◆ DOCUMENT SOURCE

------------------------

À la suite de la Révolution française, les hôpitaux sont démantelés, l’exercice de la médecine est totalement libre, les Académies et facultés médicales sont fermées pour des raisons dogmatiques. Et ce, jusqu’au discours de Fourcroy, fin 1794, qui força la Convention à réhabiliter indirectement l’enseignement de la médecine.

À la fin du XVIIe siècle, après le chaos résultant des conflits entre barbiers et chirurgiens, la réputation de la médecine était devenue désastreuse, ce que le grand Molière avait brillamment mis en scène dans son Malade imaginaire, se moquant des erreurs dogmatiques du doyen Guy Patin et de l’anatomiste Jean Riolan (respectivement Diafoirus père et fils)1 et prenant parti, avec une intuition géniale, pour le réel progrès médical, c’est-à-dire la circulation sanguine selon Harvey.

En revanche, on oublie souvent que la première moitié du XVIIIe siècle, à défaut d’améliorer significativement le contenu du savoir médical, réalisa un effort considérable pour structurer la profession et l’enseignement de la médecine et pour favoriser l’édification de nouveaux hôpitaux comme Cochin, Beaujon ou Necker à Paris.

Mais la Révolution mit fin à tous ces efforts de réorganisation, pour des raisons essentiellement dogmatiques. Cette destruction du système de santé s’effectua en plusieurs temps et aboutit à une inexorable cata­s­trophe sanitaire.

------------------------

Enregistrements tirés d'une collection
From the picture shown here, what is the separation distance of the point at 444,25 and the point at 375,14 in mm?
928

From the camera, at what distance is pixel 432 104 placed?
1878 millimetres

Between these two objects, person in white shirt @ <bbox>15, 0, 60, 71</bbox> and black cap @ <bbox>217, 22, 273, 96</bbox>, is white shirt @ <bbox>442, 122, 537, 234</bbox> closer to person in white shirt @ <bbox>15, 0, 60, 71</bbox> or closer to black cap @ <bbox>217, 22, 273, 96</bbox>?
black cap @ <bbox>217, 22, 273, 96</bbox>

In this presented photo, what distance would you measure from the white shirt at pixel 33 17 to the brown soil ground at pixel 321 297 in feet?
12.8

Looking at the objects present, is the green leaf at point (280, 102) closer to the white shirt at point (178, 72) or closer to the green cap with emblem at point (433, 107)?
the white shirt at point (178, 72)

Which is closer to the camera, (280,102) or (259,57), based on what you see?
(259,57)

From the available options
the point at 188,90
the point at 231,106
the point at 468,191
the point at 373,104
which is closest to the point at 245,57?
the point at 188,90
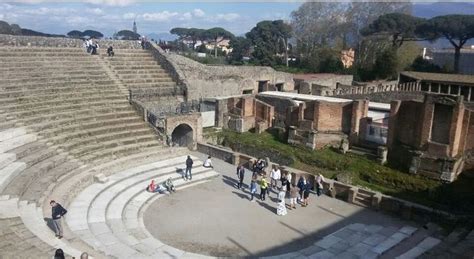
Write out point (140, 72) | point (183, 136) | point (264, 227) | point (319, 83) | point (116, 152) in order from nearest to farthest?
point (264, 227)
point (116, 152)
point (183, 136)
point (140, 72)
point (319, 83)

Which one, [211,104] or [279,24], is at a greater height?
[279,24]

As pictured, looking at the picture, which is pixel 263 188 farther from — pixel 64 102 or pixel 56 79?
pixel 56 79

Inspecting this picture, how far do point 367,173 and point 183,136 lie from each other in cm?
1028

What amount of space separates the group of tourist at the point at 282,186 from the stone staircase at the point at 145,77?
8.71 m

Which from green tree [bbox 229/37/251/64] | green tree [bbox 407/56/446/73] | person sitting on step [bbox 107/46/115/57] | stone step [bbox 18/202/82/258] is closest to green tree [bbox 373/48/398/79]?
green tree [bbox 407/56/446/73]

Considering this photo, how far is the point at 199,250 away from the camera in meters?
12.7

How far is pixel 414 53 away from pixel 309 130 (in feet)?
103

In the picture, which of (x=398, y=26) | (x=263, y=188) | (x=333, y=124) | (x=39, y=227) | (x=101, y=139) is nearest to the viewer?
(x=39, y=227)

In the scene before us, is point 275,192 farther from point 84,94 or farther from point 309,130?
point 84,94

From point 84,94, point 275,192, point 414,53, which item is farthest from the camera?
point 414,53

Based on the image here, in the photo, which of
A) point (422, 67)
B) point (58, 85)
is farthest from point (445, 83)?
point (58, 85)

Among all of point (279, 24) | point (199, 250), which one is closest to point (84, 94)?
point (199, 250)

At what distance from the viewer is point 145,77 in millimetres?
27516

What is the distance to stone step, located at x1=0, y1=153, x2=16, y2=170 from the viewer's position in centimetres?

------------------------

◆ TRAVAIL DEMANDÉ A
Recopiez le texte sur la médecine et la Révolution, en commençant à « En revanche, on » et en terminant à « inexorable cata­s­trophe sanitaire. ».
◆ TRAVAIL DEMANDÉ B
Dans le texte sur la médecine et la Révolution, qui a forcé la Convention à réhabiliter indirectement l'enseignement de la médecine ?

◆ ZONE DE RÉPONSE A
En revanche, on oublie souvent que la première moitié du XVIIIe siècle, à défaut d’améliorer significativement le contenu du savoir médical, réalisa un effort considérable pour structurer la profession et l’enseignement de la médecine et pour favoriser l’édification de nouveaux hôpitaux comme Cochin, Beaujon ou Necker à Paris.

Mais la Révolution mit fin à tous ces efforts de réorganisation, pour des raisons essentiellement dogmatiques. Cette destruction du système de santé s’effectua en plusieurs temps et aboutit à une inexorable cata­s­trophe sanitaire.

◆ ZONE DE RÉPONSE B
Fourcroy, par son discours de fin 1794.